▶ Parts of the exercise:
#1 Transcribe the passage on the representation of trans women from "When I think" up to and including "surgery or tuck.".
#2 In the passage on the representation of trans women, rewrite the paragraph beginning "In my experience and with few exceptions" as a shorter bulleted list that keeps its main points.
#3 Take the passage on the representation of trans women further, continuing it from its final sentence.

In my experience and with few exceptions, trans women get represented in two ways. On one hand, our dicks are fetishized in porn — a topic that’s rarely discussed beyond well-meaning attempts to de-emphasize the inappropriate cis-fixation on our genitals. On the other, the most cis-passing members of our community, like Valentina Sampaio, or Leyna Bloom, get put on the covers of magazines. What we need is representation that does not fetishize our bodies, nor promote the oppressive notion that, to be accepted, we must strive toward a cis ideal.

When I think of the conversation between Carmen Carrera and Katie Couric, the one in which Carrera gracefully redirects the discussion away from her “private parts” during a 2014 segment on Katie, I’m left not only feeling admiration and gratitude for Carrera’s poise and reminder that trans people are more than just our genitals, but also wondering how we can broach the topic, on our own terms, in order to uplift and affirm trans women who choose not to have bottom surgery or tuck.

When I see Valentina and Leyna being uplifted, I’m not only proud, but also hungry for a day when I can see a trans woman grace the cover of a mainstream magazine with a visible bulge. I dream of the day when a trans woman with a bulge will be seen as just beautiful, conventional even, not exotic or inherently erotic.

▶ Extracted records:
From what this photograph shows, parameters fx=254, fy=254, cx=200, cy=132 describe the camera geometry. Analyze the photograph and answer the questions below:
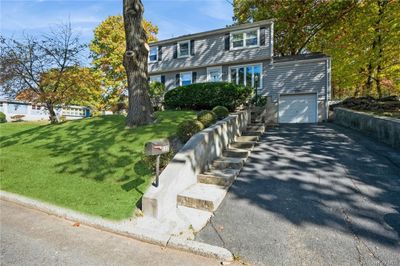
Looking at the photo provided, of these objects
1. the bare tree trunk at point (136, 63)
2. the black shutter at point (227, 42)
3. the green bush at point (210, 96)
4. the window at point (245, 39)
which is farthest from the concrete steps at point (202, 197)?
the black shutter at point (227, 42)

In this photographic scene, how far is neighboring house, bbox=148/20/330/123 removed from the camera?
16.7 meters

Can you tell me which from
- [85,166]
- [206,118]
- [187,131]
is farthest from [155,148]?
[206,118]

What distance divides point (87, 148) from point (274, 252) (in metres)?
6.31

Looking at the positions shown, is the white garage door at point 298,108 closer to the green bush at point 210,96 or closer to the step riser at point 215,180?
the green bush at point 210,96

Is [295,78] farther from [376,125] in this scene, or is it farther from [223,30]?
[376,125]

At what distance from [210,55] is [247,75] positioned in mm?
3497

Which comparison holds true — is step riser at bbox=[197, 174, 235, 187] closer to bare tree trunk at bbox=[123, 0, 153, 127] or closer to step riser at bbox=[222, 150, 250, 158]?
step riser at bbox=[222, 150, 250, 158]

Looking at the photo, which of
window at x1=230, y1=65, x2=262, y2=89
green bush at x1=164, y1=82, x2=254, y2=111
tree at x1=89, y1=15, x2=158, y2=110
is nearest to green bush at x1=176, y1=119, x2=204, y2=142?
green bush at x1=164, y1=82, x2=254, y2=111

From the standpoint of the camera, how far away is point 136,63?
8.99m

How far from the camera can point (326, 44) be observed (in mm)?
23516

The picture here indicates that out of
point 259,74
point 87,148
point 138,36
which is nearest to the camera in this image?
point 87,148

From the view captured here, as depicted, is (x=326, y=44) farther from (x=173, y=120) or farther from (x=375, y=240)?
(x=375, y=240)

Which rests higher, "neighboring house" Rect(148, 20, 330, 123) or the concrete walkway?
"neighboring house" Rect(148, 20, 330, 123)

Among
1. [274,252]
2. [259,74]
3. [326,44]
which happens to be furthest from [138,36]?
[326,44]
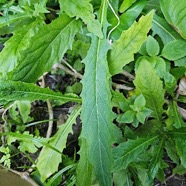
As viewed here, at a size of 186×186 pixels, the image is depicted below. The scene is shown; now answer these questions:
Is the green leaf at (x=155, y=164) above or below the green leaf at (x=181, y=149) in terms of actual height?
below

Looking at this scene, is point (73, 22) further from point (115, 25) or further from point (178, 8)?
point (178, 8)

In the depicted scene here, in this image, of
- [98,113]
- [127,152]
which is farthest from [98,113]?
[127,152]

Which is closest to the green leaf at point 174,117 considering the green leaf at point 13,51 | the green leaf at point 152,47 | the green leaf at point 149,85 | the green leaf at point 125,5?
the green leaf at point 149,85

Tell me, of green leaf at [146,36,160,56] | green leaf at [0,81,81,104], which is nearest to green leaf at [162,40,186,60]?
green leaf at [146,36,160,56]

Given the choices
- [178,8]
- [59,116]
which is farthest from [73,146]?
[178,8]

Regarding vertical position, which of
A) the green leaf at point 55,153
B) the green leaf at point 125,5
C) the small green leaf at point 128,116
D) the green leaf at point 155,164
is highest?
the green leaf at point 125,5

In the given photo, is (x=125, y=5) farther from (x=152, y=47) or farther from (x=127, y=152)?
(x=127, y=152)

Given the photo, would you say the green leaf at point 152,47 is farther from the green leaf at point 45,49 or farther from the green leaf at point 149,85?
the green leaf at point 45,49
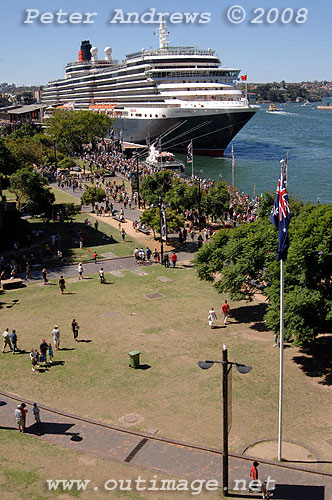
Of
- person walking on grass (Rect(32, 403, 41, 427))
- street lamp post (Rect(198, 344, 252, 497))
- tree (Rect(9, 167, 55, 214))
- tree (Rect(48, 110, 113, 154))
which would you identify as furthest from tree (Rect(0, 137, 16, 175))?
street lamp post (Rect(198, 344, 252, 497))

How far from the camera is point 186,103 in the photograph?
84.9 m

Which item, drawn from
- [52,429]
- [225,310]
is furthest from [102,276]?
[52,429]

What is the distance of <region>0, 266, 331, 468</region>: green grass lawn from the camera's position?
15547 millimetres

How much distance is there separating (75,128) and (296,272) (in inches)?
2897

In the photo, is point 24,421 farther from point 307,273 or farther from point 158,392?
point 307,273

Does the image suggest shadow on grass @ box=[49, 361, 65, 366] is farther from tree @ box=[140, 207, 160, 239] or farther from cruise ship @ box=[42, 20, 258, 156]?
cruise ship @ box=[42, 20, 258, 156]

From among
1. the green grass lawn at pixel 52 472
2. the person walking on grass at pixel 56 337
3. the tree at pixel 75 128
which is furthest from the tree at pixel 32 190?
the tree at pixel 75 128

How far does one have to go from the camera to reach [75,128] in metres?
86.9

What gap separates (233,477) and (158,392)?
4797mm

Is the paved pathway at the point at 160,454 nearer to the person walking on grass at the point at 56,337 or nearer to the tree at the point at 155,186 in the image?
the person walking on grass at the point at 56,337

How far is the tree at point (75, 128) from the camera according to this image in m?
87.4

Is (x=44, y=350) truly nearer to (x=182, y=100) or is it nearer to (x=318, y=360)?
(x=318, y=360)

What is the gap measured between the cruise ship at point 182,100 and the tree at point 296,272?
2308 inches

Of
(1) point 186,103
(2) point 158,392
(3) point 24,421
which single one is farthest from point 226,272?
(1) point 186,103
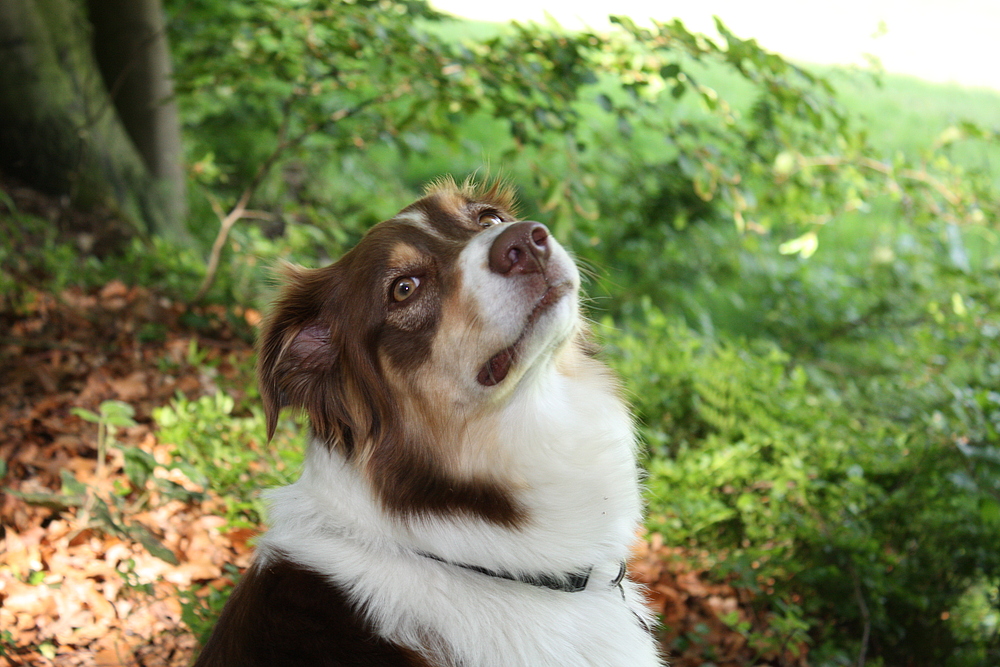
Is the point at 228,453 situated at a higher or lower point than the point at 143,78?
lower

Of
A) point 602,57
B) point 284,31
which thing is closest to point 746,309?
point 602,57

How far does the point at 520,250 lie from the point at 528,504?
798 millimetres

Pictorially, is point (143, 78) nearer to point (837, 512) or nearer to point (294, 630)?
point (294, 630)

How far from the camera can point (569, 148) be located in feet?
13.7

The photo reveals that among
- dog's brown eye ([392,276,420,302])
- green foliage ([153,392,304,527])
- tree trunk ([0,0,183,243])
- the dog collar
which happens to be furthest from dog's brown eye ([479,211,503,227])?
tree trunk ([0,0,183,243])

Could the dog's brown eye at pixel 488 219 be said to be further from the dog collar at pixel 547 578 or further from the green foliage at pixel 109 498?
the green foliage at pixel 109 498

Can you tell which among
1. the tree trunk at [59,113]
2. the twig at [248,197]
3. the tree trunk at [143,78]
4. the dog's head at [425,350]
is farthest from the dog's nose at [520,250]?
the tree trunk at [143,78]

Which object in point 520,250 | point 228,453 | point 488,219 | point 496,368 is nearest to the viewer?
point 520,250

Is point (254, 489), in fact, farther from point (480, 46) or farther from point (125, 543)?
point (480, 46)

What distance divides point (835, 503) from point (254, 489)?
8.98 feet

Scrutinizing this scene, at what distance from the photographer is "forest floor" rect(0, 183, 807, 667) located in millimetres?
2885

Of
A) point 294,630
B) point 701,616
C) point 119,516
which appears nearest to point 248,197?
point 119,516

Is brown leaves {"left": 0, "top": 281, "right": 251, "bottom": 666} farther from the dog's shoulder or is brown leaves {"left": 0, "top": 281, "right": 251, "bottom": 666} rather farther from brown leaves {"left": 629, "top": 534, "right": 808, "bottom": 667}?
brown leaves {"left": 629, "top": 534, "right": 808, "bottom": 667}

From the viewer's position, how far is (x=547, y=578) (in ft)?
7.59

==

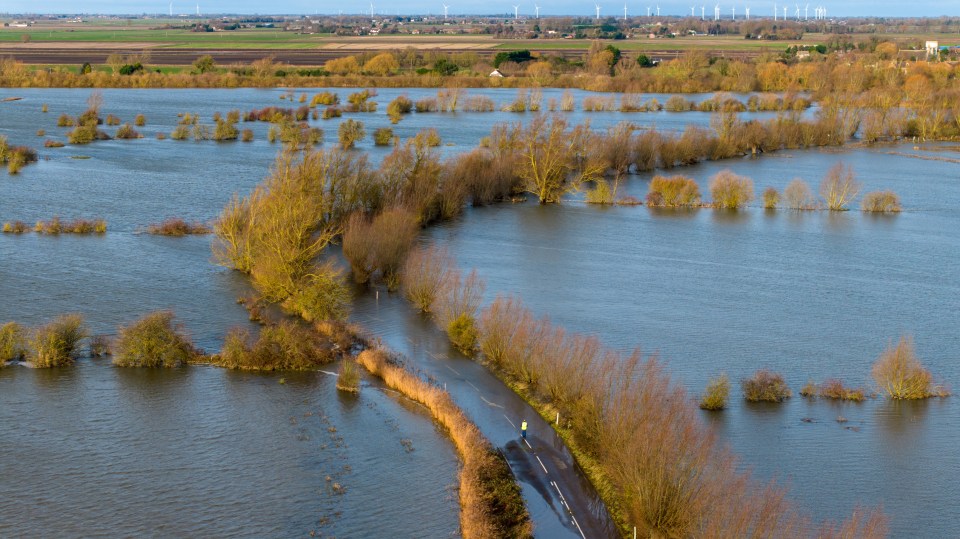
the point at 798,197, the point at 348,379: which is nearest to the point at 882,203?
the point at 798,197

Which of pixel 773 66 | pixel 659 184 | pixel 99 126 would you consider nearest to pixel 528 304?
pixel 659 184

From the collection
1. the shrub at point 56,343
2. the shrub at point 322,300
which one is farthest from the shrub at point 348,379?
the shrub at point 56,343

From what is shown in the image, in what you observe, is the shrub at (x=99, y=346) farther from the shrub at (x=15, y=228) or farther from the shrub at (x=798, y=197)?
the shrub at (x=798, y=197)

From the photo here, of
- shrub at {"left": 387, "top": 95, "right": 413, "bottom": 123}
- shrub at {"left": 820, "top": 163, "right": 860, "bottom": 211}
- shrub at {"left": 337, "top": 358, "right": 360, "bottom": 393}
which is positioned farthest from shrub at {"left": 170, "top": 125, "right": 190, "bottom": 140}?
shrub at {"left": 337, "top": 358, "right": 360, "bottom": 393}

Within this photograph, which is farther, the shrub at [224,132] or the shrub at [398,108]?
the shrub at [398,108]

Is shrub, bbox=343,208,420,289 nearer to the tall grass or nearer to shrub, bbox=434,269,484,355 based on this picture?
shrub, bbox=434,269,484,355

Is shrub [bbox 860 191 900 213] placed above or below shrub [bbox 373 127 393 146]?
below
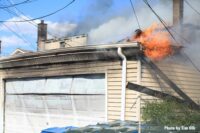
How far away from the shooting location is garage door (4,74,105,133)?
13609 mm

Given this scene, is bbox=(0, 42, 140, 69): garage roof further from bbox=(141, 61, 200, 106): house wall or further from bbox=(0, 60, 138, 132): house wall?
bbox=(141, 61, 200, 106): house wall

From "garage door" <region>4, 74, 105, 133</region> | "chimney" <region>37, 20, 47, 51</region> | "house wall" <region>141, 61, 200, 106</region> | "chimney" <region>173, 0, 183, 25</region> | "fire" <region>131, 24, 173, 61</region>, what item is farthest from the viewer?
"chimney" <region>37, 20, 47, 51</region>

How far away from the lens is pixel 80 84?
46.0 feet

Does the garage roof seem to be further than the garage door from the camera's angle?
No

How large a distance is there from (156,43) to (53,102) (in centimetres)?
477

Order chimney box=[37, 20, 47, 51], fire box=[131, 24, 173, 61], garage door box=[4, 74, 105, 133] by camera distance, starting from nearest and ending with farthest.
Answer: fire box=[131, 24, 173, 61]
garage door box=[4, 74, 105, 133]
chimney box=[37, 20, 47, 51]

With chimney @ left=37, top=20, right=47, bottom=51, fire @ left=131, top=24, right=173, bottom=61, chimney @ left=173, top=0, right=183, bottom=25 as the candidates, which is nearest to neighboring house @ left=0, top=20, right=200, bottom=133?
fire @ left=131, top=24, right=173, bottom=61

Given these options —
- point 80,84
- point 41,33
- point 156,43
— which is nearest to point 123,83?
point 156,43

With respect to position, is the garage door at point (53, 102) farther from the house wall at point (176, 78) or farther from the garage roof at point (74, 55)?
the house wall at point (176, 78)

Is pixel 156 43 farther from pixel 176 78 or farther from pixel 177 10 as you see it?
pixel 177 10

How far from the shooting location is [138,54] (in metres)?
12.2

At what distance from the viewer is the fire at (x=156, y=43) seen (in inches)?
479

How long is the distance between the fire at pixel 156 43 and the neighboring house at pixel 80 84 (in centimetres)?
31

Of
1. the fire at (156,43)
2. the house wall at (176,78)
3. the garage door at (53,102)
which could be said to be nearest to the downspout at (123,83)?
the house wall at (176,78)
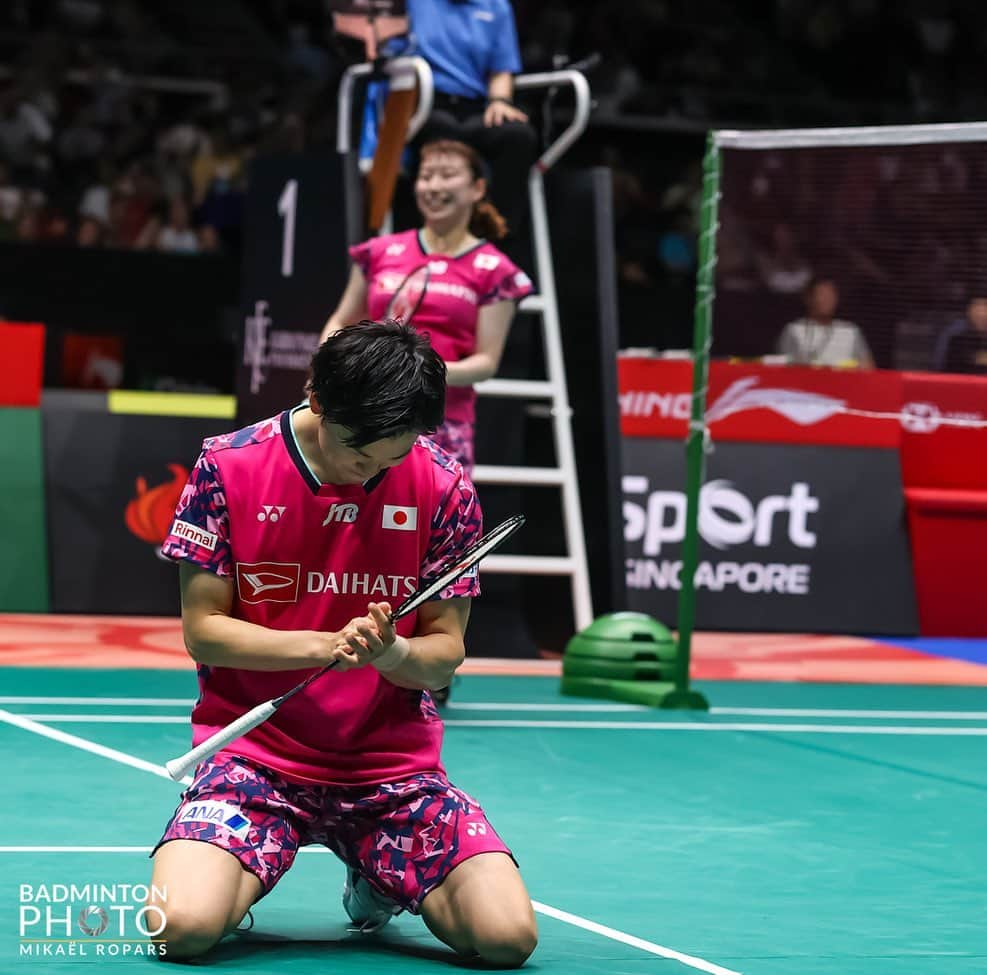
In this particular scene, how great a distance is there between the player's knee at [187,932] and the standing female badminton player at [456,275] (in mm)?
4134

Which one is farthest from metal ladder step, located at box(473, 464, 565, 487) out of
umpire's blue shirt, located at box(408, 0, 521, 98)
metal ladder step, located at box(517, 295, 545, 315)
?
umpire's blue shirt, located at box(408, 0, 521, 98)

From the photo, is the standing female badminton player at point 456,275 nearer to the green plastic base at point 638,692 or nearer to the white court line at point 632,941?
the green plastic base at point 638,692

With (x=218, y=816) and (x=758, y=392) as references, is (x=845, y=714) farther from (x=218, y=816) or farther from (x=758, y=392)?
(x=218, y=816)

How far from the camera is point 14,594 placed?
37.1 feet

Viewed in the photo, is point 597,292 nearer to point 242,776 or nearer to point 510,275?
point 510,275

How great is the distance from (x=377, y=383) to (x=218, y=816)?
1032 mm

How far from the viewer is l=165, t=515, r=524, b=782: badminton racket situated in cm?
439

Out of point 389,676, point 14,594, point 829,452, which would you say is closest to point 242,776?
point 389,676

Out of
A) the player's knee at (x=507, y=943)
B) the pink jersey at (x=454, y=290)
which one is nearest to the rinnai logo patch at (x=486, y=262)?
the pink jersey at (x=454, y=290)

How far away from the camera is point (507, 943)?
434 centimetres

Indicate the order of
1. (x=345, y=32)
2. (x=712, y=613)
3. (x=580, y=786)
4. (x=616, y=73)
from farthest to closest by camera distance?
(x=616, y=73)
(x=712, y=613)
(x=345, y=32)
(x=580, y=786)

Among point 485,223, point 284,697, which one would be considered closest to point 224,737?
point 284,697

▶ Answers by item number:
#1
When I think of the conversation between Carmen Carrera and Katie Couric, the one in which Carrera gracefully redirects the discussion away from her “private parts” during a 2014 segment on Katie, I’m left not only feeling admiration and gratitude for Carrera’s poise and reminder that trans people are more than just our genitals, but also wondering how we can broach the topic, on our own terms, in order to uplift and affirm trans women who choose not to have bottom surgery or tuck.

#2
- With few exceptions, trans women are represented in two ways.
- Their genitals are fetishized in porn, a subject rarely discussed beyond attempts to de-emphasize the cis fixation on their genitals.
- The most cis-passing trans women, such as Valentina Sampaio and Leyna Bloom, are put on magazine covers.
- What is needed is representation that does not fetishize trans women's bodies or imply that acceptance requires striving toward a cis ideal.

#3
I dream of a day when bottom surgery is no longer viewed — both within and outside the trans community — as the final step of one’s transition. Fuck that, and fuck the whole conception of transition as some linear progress toward the elusive, pearly gates of societal acceptance. Hypervisible transness is still seen as an abnormality in need of correction, which leaves behind those who do not wish to, or are otherwise incapable of, conforming to oppressive ideals of what it means to be a binary man or woman

We can demand so much more: A world where trans women get to choose whether to get bottom surgery or tuck, not from a place of fear or shame, but from a place that centers our autonomy. As a nonbinary trans woman who doesn’t currently want bottom surgery, nor envision myself ever wanting it, I want to be celebrated even if I am visibly trans.

No, I want to be celebrated because I am visibly trans.